Experts from several application areas spoke at the symposium. Alex Szalay from Johns Hopkins University discussed the data explosion in astronomy, and how his group has been building data management systems to deal with data issues. Jill Mesirov from the Broad Institute at MIT and Harvard talked about the data explosion in genomic medicine, and the difficulty of replicating scientific experiments that involve the preservation and manipulation of multiple datasets from disjoint data sources. ChengXiang Zhai from the University of Illinois at Urbana-Champaign proposed that Web search applications should move towards maximizing personalization, understanding the semantics, and helping users more effectively navigate the information space.
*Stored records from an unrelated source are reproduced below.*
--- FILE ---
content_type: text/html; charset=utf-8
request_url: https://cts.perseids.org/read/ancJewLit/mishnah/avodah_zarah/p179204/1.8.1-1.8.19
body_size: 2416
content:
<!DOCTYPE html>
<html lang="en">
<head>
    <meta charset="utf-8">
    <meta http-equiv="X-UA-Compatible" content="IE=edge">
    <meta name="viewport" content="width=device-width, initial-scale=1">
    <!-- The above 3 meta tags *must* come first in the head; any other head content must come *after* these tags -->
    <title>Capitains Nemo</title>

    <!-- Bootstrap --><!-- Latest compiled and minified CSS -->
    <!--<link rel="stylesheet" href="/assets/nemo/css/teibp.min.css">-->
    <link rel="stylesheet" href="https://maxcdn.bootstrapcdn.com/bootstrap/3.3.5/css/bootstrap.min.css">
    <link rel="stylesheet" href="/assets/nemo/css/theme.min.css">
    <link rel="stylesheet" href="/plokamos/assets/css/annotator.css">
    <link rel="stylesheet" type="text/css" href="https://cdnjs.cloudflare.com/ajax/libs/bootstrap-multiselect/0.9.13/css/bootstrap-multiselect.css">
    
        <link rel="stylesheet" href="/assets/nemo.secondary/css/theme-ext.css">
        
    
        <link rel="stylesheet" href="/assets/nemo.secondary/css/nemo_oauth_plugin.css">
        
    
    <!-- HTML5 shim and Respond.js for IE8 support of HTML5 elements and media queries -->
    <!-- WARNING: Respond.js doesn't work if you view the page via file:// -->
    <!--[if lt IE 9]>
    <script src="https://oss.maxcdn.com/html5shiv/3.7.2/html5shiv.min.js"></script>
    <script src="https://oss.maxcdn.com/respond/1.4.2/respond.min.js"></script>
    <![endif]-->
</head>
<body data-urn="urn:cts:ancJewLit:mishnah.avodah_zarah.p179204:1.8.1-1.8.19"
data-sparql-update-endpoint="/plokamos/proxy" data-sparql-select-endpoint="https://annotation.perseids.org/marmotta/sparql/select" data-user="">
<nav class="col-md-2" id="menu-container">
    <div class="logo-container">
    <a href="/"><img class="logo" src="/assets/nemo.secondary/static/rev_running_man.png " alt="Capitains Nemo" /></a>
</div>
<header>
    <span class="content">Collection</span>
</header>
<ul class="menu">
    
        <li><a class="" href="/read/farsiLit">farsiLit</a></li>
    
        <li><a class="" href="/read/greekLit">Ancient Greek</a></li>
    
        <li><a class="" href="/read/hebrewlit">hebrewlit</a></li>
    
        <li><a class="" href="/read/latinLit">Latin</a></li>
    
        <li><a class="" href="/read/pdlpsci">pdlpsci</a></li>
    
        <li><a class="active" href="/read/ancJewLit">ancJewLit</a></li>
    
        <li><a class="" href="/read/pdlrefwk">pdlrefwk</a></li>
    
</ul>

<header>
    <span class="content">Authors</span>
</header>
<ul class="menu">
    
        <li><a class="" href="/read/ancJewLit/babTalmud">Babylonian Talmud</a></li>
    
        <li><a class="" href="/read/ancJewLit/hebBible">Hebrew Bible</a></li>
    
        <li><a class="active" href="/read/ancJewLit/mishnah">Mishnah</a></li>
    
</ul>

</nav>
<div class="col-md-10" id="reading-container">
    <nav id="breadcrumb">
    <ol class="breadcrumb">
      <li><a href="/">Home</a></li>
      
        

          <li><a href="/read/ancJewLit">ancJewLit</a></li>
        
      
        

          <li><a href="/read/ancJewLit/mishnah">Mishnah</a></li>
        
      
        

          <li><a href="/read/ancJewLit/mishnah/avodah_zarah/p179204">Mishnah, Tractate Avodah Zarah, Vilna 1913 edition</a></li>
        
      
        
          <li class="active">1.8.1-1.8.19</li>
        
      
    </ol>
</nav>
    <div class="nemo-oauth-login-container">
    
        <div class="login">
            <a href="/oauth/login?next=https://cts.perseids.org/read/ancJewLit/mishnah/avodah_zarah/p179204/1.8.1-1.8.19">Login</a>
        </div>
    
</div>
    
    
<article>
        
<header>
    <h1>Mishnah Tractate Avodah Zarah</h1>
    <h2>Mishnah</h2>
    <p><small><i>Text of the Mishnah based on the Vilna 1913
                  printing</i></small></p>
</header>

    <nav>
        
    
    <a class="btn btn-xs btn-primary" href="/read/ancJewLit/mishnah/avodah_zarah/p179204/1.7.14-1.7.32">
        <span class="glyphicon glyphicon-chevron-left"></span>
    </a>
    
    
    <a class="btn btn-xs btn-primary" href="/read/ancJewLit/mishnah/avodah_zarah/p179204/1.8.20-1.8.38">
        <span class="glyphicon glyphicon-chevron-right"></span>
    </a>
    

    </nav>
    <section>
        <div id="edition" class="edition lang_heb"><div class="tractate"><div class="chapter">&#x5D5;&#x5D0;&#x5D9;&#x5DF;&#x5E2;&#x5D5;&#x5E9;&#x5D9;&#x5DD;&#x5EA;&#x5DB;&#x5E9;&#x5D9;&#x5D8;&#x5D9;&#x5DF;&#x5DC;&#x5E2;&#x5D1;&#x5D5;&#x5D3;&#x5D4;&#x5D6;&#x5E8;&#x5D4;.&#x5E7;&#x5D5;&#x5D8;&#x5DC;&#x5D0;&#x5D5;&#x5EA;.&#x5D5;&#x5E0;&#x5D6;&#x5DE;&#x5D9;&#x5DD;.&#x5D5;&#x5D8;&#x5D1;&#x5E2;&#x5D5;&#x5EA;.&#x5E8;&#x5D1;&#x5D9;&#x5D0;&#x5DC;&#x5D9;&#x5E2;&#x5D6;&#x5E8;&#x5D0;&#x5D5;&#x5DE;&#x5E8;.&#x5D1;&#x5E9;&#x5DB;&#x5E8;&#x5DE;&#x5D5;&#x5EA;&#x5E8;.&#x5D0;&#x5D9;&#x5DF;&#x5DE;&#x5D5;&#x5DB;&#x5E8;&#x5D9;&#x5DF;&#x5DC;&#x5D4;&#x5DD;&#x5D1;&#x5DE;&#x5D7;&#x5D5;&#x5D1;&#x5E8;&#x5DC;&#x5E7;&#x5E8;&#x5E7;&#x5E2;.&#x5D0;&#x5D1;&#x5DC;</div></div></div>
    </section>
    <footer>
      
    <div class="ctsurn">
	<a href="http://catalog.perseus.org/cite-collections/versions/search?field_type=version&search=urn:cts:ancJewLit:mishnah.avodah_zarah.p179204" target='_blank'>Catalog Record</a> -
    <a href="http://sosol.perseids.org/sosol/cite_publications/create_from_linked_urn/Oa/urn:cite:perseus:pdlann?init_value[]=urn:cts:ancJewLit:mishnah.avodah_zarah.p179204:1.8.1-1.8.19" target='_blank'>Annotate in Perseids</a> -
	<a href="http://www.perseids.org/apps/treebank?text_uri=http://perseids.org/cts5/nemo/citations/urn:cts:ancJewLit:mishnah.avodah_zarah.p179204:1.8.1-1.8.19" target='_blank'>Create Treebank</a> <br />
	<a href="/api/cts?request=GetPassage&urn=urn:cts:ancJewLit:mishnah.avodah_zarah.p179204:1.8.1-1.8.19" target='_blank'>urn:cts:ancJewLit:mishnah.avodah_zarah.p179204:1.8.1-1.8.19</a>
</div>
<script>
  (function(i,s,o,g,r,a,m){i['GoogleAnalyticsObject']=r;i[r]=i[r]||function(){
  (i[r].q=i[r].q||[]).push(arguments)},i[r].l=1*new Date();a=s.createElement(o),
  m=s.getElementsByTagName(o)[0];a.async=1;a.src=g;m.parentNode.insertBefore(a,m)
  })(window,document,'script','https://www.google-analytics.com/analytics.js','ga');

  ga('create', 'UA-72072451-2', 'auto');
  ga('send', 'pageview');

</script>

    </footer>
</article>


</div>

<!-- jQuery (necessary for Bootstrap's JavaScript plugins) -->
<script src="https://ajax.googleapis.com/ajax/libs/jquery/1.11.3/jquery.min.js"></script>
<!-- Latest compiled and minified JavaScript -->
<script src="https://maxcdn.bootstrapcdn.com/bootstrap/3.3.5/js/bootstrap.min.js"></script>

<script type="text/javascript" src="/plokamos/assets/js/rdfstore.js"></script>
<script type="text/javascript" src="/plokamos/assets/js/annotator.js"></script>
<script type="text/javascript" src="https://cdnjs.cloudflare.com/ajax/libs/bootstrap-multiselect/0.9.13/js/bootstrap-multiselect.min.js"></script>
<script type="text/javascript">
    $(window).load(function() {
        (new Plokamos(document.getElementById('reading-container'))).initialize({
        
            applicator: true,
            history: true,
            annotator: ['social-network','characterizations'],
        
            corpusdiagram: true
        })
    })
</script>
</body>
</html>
Marc Najork from Microsoft Research discussed the mining of large-scale Web graphs, and argued for the need of a theory of the semantics of hyperlinks. Finally, Jon Kleinberg of Cornell University covered algorithmic perspectives on modeling social processes within large datasets, and how this might influence the design of systems to support online communities. He also raised important issues surrounding the privacy implications of these datasets.
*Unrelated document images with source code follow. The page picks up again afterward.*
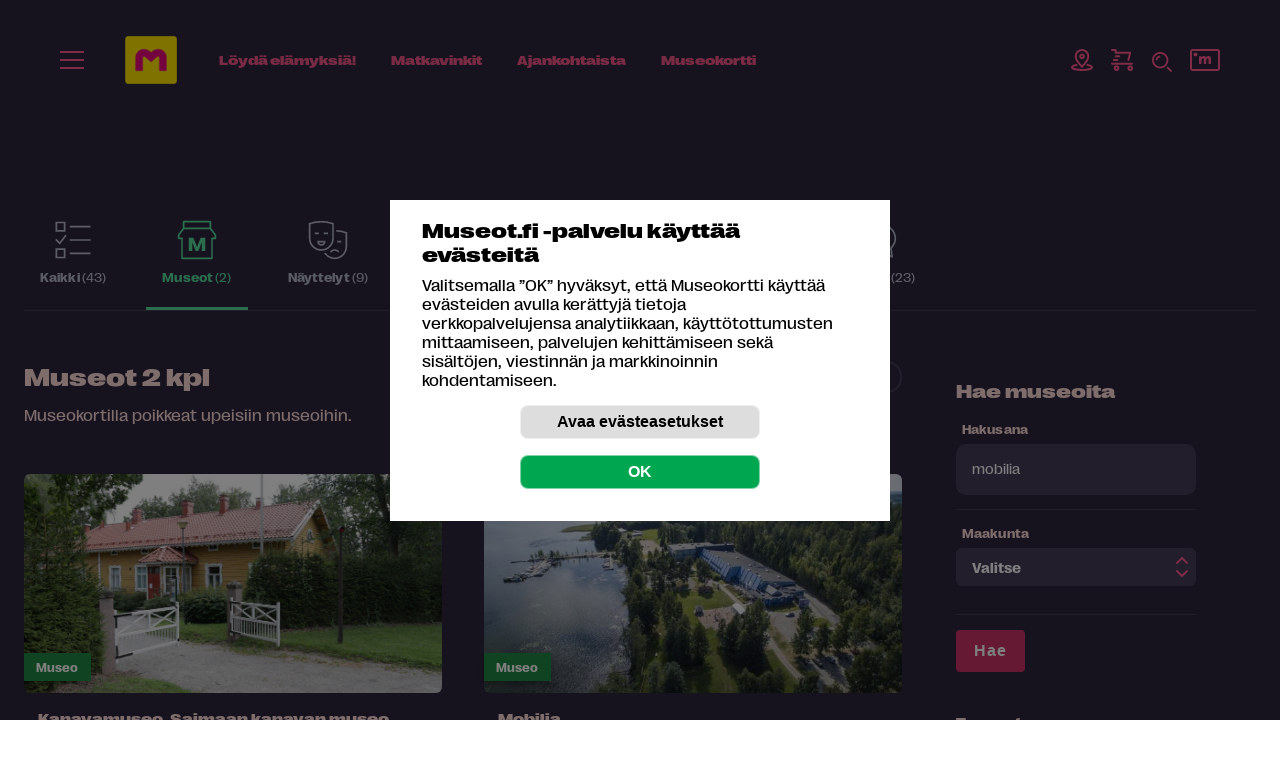

--- FILE ---
content_type: text/css
request_url: https://museot.fi/fonts/style_fonts.css?x=2?ver=1.0.0
body_size: 262
content:

@font-face {
	font-family: 'RightGrotesk-SpatialDark';
	font-style:  normal;
	font-weight: normal;
	font-display: swap;
	src: url('RightGrotesk-SpatialDark.eot');
	src: url('RightGrotesk-SpatialDark.eot') format('embedded-opentype'),url('RightGrotesk-SpatialDark.woff2') format('woff2'), url('RightGrotesk-SpatialDark.woff') format('woff');
}

@font-face {
	font-family: 'RightGrotesk-SpatialLight';
	font-style:  normal;
	font-weight: normal;
	font-display: swap;
	src: url('RightGrotesk-SpatialLight.woff2') format('woff2');
}

@font-face {
	font-family: 'RightGrotesk-Wide';
	font-style:  normal;
	font-weight: 400;
	font-display: swap;
	src: url('RightGrotesk-WideRegular.eot');
	src: url('RightGrotesk-WideRegular.eot') format('embedded-opentype'),url('RightGrotesk-WideRegular.woff2') format('woff2'), url('RightGrotesk-WideRegular.woff') format('woff');
}

@font-face {
	font-family: 'RightGrotesk-Wide';
	font-style:  normal;
	font-weight: 600;
	font-display: swap;
	src: url('RightGrotesk-WideBold.eot');
	src: url('RightGrotesk-WideBold.eot') format('embedded-opentype'),url('RightGrotesk-WideBold.woff2') format('woff2'), url('RightGrotesk-WideBold.woff') format('woff');
}

@font-face {
	font-family: 'RightGrotesk-WideRegular';
	font-style:  normal;
	font-weight: 600;
	font-display: swap;
	src: url('RightGrotesk-WideRegular.eot');
	src: url('RightGrotesk-WideRegular.eot') format('embedded-opentype'),url('RightGrotesk-WideRegular.woff2') format('woff2'), url('RightGrotesk-WideRegular.woff') format('woff');
}


--- FILE ---
content_type: image/svg+xml
request_url: https://museot.fi/kuvat/icon-kohteetnavi/icon-kulttuurikierros-24.svg
body_size: 208
content:
<svg xmlns="http://www.w3.org/2000/svg" width="24" height="24" fill="none" viewBox="0 0 24 24">
    <path stroke="#fff" stroke-linecap="round" stroke-linejoin="round" stroke-miterlimit="10" stroke-width="2" d="M12 7H5L3 9l2 2h7M12 3h7l2 2-2 2h-7M12 11h7l2 2-2 2h-7M15 23H9M12 23V1"/>
</svg>


--- FILE ---
content_type: image/svg+xml
request_url: https://museot.fi/kuvat/icon-kohteetnavi/icon-puheenaiheet-24.svg
body_size: 243
content:
<svg xmlns="http://www.w3.org/2000/svg" width="24" height="24" fill="none" viewBox="0 0 24 24">
    <path stroke="#fff" stroke-linecap="square" stroke-miterlimit="10" stroke-width="2" d="M20.4 16.8C22 15.2 23 13.2 23 11c0-5-4.9-9-11-9S1 6 1 11s4.9 9 11 9c1.1 0 2.1-.1 3.1-.4L21 22l-.6-5.2zM8 9h8M8 13h5"/>
</svg>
In data management, Joe Hellerstein from U.C. Berkeley discussed the use of declarative specification and dataflow execution of network protocols and distributed systems, and Raghu Ramakrishnan of Yahoo! Research illustrated how his group is prototyping a system that relaxes constraints in traditional database systems to handle scalability and consistency issues in distributed database systems for Web-scale applications.

Speakers from the Systems area included Dan Reed from Microsoft Research, Jeff Dean from Google, Garth Gibson from Carnegie Mellon, and Phil Gibbons from Intel Research. Reed emphasized the need to have user experience in mind when designing systems, and challenged systems designers to build simple and easy-to-use tools. Dean described the distributed systems infrastructure at Google, and Gibson provided insights into the unavoidable failure of components in systems at scale and the need to hide the complexity of scale from developers. Gibbons described techniques for improving multicore cache performance and argued for pushing the processing and querying of data to where the sensors are.

At the symposium, Jeannette Wing from NSF also discussed the agency’s broad longer-term interest in data-intensive computing, and Christophe Bisciglia of Google gave an update on the NSF Cluster Exploratory (CluE) program -- a partnership between NSF, Google, and IBM. Finally, Ed Lazowska gave a talk over dinner, describing CCC’s origin, goals, and activities, and outlined research challenges for the computing field.

Interest in exploring data-intensive computing in industry is clearly gaining momentum. Late last year, Yahoo! announced its partnership with Carnegie Mellon University – the first university to benefit from Yahoo!’s 4,000-processor “M45” cluster and expertise in Hadoop. More recently, just a day ahead of the Hadoop Summit, Yahoo! announced an agreement with Computational Research Laboratories (CRL), a subsidiary of Tata Sons Limited in India, where CRL will make the world’s fourth fastest supercomputer available to academic researchers in India for cloud computing research. It is a hopeful sign that others in industry will follow.